La pénurie d’eau peut conduire à la mort

Le manque d’eau au Niger est dramatique. Les femmes et les jeunes filles consacrent la moitié de leur journée à remplir leurs bidons d’eau. L’eau est fréquemment contaminée par des germes et la mortalité enfantine est élevée. Davantage de puits et de simples mesures d’hygiène suffisent déjà à améliorer la situation.

On ne fait pas les choses à moitié à Falwel. Dans cette commune du Niger sise dans une région sahélienne où l’accès à l’eau représente la première préoccupation de la population, celle-ci a décidé de prendre son destin en main. Quelques 60'000 habitants, hommes et femmes, vivent dans la commune, et de plus en plus de monde vient s’y installer. Il existe des points d’eau à deux endroits, mais l’eau est stagnante et est contaminée par des germes. Les maladies infectieuses sont un problème récurrent, le taux de mortalité enfantine est élevé.

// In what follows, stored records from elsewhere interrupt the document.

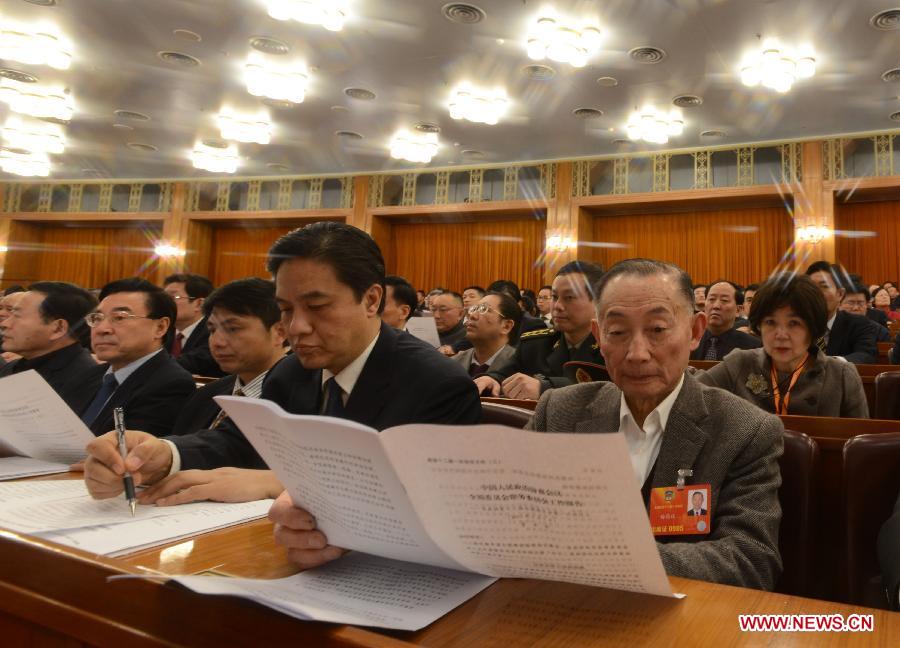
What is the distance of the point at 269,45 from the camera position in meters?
6.38

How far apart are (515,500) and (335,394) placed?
2.99ft

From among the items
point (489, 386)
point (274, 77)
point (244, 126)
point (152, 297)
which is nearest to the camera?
point (152, 297)

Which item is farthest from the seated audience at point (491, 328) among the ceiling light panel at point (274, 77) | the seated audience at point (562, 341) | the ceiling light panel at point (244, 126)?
the ceiling light panel at point (244, 126)

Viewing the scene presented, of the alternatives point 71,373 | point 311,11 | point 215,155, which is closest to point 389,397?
point 71,373

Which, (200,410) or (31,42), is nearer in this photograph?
(200,410)

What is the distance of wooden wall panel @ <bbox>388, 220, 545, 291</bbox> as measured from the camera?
10.4 metres

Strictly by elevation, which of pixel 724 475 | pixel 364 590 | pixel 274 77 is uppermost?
pixel 274 77

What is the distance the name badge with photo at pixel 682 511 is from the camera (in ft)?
3.70

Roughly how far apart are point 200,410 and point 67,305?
112 centimetres

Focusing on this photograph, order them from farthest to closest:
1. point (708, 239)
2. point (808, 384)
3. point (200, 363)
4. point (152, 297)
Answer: point (708, 239) < point (200, 363) < point (808, 384) < point (152, 297)

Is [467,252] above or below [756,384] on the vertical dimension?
above

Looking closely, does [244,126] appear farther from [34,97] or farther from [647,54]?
[647,54]

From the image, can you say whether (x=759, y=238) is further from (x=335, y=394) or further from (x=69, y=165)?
(x=69, y=165)

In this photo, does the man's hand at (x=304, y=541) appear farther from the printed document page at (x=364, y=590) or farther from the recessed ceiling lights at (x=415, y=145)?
the recessed ceiling lights at (x=415, y=145)
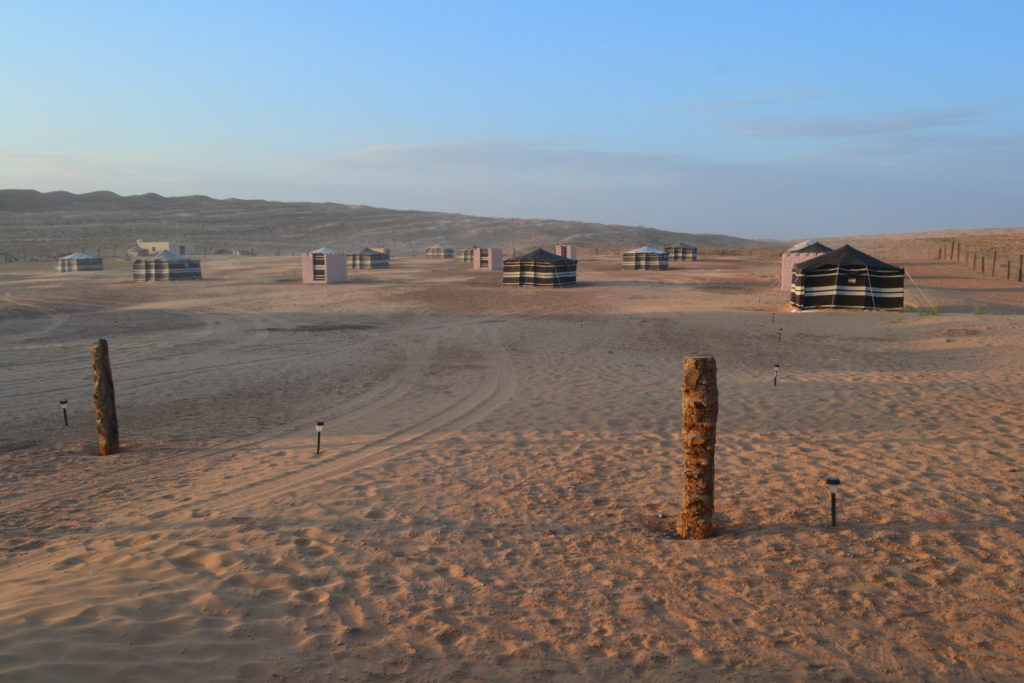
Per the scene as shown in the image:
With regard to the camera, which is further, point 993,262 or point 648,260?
point 648,260

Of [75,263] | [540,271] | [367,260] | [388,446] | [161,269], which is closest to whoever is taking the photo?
[388,446]

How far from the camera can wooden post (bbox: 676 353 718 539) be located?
6.36 meters

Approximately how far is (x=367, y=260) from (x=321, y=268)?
46.3 feet

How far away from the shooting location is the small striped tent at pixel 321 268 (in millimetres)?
39094

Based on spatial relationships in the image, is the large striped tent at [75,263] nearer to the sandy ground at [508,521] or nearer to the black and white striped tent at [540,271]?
the black and white striped tent at [540,271]

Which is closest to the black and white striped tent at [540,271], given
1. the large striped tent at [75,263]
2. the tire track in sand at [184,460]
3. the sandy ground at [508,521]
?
the sandy ground at [508,521]

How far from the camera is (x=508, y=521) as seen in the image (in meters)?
7.09

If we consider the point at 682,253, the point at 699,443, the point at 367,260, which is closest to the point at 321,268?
the point at 367,260

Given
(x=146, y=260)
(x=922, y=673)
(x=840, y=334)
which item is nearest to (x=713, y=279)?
(x=840, y=334)

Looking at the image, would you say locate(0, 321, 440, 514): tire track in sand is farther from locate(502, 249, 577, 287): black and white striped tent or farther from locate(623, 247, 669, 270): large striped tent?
locate(623, 247, 669, 270): large striped tent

Les quelques puits d’environ 60 mètres de profondeur, fournissent généralement de l’eau potable. Mais les jeunes filles et les femmes qui assument cette tâche doivent faire preuve de force et de résistance. Il leur faut près de 6 heures par jour pour puiser l’eau, voire plus par forte affluence. Durant la saison sèche, l’approvisionnement en eau propre devient vite dramatique. L’agriculture – principale source de travail au Niger – pâtit également du manque d’eau. La population rurale subit une grave famine tous les deux ans.

Plus d’eau qu’espéré

Beaucoup de choses se passent actuellement à Falwel. Les ouvriers creusent avec de grosses machines dans le sol desséché. Ils creusent de plus en plus profondément jusqu’à ce qu’ils trouvent de l’eau. SWISSAID finance la construction d’une conduite d’eau qui permet de ravitailler 8 villages, l’équivalent de 6’900 personnes à Falwell. Dans le village de Faria Bana, 800 habitants peuvent être ravitaillés en eau grâce à un puits.  Et cela pourrait s’améliorer encore: lors des forages, toute l’ampleur des ressources en eau disponibles est apparue, encore plus importante qu’attendue: le précieux liquide permet d’approvisionner également un village voisin.

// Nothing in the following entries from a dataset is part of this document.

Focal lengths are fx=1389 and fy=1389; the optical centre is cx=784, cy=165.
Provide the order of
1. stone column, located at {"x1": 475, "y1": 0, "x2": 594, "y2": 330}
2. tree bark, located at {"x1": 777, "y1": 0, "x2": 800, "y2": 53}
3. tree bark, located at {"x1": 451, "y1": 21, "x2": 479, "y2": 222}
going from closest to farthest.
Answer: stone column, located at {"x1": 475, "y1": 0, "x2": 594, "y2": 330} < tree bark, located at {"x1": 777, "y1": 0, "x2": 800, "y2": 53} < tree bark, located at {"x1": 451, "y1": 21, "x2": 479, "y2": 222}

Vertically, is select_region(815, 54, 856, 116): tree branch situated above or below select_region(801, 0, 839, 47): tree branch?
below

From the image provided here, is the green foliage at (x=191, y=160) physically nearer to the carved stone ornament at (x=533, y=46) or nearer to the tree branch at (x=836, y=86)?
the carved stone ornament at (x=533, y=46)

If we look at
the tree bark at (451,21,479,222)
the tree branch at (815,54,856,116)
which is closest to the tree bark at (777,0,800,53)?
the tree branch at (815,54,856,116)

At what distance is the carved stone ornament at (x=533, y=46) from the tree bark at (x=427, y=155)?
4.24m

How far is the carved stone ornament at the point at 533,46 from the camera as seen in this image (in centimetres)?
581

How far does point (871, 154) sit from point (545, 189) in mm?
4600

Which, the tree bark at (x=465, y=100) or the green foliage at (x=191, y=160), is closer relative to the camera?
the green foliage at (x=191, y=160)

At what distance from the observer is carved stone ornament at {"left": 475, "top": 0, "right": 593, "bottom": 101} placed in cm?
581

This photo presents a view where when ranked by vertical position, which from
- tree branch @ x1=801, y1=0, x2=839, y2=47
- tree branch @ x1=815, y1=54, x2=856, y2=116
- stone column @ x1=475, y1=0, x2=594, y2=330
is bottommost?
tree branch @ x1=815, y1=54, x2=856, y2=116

L’eau, notre responsabilité

Il est important de ne pas laisser la population sans soutien avec ses nouvelles installations d’eau. En payant une modeste redevance, chaque ménage participe aux frais de fonctionnement et d’entretien et garantit ainsi le bon état de l’infrastructure. La propreté est également un sujet très important. C’est pourquoi, les mesures prises par la commune pour promouvoir la santé et l’hygiène au sein des familles est une priorité. Les statistiques montrent que la sensibilisation aux problèmes d’hygiène a porté ses fruits et que 80% des ménages mettent réellement en application les recommandations de la commune.

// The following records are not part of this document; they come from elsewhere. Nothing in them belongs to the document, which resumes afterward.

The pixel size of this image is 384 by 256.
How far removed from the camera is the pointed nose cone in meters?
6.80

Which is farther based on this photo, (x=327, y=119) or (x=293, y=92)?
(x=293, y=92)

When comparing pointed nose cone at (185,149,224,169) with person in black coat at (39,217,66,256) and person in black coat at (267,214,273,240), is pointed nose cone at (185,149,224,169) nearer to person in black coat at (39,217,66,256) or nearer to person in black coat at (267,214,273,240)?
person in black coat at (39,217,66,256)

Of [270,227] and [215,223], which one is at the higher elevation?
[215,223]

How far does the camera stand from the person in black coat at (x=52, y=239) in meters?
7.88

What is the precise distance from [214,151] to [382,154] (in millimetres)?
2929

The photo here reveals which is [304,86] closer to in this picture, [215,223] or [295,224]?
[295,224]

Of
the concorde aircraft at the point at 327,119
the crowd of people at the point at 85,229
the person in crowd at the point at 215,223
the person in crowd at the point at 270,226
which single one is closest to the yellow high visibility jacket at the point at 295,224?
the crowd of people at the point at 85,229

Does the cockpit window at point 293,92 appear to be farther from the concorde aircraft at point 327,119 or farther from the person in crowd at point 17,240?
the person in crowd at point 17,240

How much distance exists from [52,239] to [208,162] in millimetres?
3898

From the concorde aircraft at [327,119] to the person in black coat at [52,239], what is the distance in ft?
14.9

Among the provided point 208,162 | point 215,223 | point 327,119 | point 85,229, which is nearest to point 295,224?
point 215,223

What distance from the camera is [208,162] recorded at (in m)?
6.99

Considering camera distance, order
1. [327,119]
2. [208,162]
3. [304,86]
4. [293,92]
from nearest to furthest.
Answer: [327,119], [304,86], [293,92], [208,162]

Porteuses d’eau hier, écolières aujourd’hui

Les ouvriers ont construit des latrines et des installations pour se laver les mains dans cinq écoles. Les dispositifs de lavage, dénommés «Tippy Tap», sont de simples constructions en bois contenant un bidon d’eau et une pédale pour pomper l’eau. Les enfants peuvent ainsi se laver les mains après avoir été aux toilettes ou avant de manger. On voit de plus en plus d’écolières faire la queue aux «Tippy Taps»: depuis qu’elles ne doivent plus marcher des heures pour porter de l’eau, elles ont le temps d’aller à l’école. De l’eau et des enfants scolarisés – des résultats concrets qui améliorent la vie de l’ensemble de la communauté.